In the past fifty years, scholars have largely disparaged the concept of self-making. They saw it as a term for Madison Avenue, not the Ivory Tower; it had the ring of an advertisement, not scholarship. Yet the concept of self-making, its rewards and costs, is central to the American experience, for it functions as a barometer of the ideals of freedom and equality of opportunity. I also felt that scholars had not adequately accounted for the significance of self-making in the personalities, politics, and decisions of Douglass and Lincoln. Too often, these men are written about as though they were born brilliant, a cut above other mortals. Too often, Lincoln has been characterized as America’s Christ, the redeemer president. The result is a static, romantic, mythic figure rather than a man born dirt poor living, striving, grappling in a distant past.

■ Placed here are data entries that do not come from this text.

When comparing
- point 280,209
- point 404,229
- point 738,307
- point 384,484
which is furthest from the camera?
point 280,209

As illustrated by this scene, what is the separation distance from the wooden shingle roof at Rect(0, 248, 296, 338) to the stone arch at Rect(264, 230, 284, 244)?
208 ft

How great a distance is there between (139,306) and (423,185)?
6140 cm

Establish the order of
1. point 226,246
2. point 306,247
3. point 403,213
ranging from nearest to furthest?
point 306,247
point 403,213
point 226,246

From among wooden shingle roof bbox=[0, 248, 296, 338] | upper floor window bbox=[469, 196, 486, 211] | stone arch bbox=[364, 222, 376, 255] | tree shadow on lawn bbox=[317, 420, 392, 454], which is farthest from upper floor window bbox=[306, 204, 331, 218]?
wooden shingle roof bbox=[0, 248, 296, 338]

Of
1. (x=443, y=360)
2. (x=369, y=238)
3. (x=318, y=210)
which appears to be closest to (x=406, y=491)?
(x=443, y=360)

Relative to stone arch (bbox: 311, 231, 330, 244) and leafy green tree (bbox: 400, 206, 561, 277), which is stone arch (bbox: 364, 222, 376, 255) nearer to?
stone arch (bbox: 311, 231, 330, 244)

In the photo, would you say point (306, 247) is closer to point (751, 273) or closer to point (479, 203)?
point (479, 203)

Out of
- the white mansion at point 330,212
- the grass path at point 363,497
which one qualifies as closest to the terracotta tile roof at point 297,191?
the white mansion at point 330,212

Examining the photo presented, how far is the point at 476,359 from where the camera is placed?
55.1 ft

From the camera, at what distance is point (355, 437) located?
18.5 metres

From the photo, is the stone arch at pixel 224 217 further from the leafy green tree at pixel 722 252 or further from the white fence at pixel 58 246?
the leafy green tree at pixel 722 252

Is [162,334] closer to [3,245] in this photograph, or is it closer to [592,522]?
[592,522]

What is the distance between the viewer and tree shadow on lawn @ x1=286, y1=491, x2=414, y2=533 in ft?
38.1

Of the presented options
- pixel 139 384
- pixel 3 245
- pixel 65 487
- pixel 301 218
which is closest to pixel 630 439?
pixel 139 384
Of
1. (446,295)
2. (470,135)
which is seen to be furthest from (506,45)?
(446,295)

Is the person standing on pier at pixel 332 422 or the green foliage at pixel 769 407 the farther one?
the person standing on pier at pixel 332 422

Giants began in 2005 as an essay on Douglass and Lincoln in the July 4th issue of Time Magazine. Initially, I planned to include the essay as part of a book on interracial friendship, but their story, I realized, was bigger than an essay or chapter. Giants was written at a propitious time. Not only is Lincoln’s bicentennial in 2009, which kept me on or near deadline; but Barack Obama’s The Audacity of Hope had become a bestseller and then of course Obama decided to run for president. Obama’s journey, like Douglass’s and Lincoln’s, has been nothing short of breathtaking. Perhaps it is not coincidental that he knows Douglass and Lincoln better than many scholars, has steeped himself in their writings, and has been inspired by them. While many journalists have noted the influence of Lincoln on Obama, none has shown how Douglass shaped his understanding of himself and his country.
Writing the book has thus given me a much better understanding of our own time. We carry the past within us and are unconsciously shaped by it, to paraphrase James Baldwin. In certain respects, the Civil War is not over; we are still fighting about the meanings of America on cultural and political fronts. Indeed, while steeped in the writings of Lincoln and Douglass, and sometimes dreaming of them, I found myself quoting Faulkner’s famous maxim, “The past is not dead. It’s not even past.” ―John Stauffer
CWL---John Stauffer's Meteor of War on John Brown and his Black Hearts Of Abolitionists on Brown's and other abolitionists' identification with slaves are both remarkable books in their freshness of perspective that rings true; the works set the militant and pacifist abolitionists within the climate of their times.
Stauffer's books as well as David Reynolds' John Brown, Abolitionist depict John Brown, as someone who has has rationally placed his being into the hands of a perfectly loving, perfectly just God who hates the type of slavery that fractures families and human dignity. Brown, who is often seen as a madman or an incompetent, is revealed as more fully human and humane than most social critics of the era. Yet, his violence had an unforntuate place in the 19th century world, similar to the caning of Charles Sumner of Massachusetts by Preston Brooks of South Carolina on the floor of the U.S. Senate and the sacking of Lawrence, Kansas by border ruffians.